Medical School Told to Fix Problems

Share
TIMES STAFF WRITER

A national accreditation council has found deficiencies in one-fourth of UC Irvine medical school’s residency programs, serious enough to result in warnings or probation status.

The reviews, conducted by the American Council for Graduate Medical Education, cited problems such as inadequate supervision of medical residents, insufficient exposure by physicians-in-training to a variety of procedures and medical conditions and a failure to support research in 10 of UC Irvine’s 39 residency programs.

If the deficiencies are not corrected by the next review, UC Irvine’s medical residency programs could lose accreditation and would not be allowed to train doctors in those fields.

Advertisement

The most serious problems were found in the neurology and neurosurgery programs, where residents did not gain enough experience treating a wide spectrum of patients.

At any given time about 4% of the residency programs nationwide receive warnings or are put on probation by the accreditation council, said Dr. John Gienapp, executive director. The group reviews about 7,600 residency programs at medical schools and hospitals.

But Dr. Thomas Cesario, dean of UC Irvine’s College of Medicine, said most of the problems are easily correctable, requiring changes in documentation or the scheduling of formal monthly reviews with residents.

Residency programs provide training to medical school graduates.

Cesario said many of the deficiencies are a result of the declining number of patients, making it more difficult for UC Irvine to expose its 670 residents to the variety of medical cases, treatments and procedures necessary to maintain accreditation.

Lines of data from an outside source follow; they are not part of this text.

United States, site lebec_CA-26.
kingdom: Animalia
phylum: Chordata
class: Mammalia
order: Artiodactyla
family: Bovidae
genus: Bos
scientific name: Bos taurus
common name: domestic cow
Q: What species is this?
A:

Managed care has reduced the number of hospital visits nationwide. In Orange County, even the Medi-Cal patients who once flocked to UC Irvine Medical Center in Orange are part of a new managed care program that sends many of them elsewhere, Cesario said.

Gienapp said that the repetition of certain deficiencies at UC Irvine indicates that “there may be some systematic problems. It could be luck of the draw, or it could mean that there are some issues they need to work on.”

Advertisement

In addition to neurology and neurosurgery, programs receiving warnings were: surgical critical care; child neurology; gastroenterology; hematology; medical oncology; infectious disease; rheumatology; and endocrinology, diabetes and metabolism.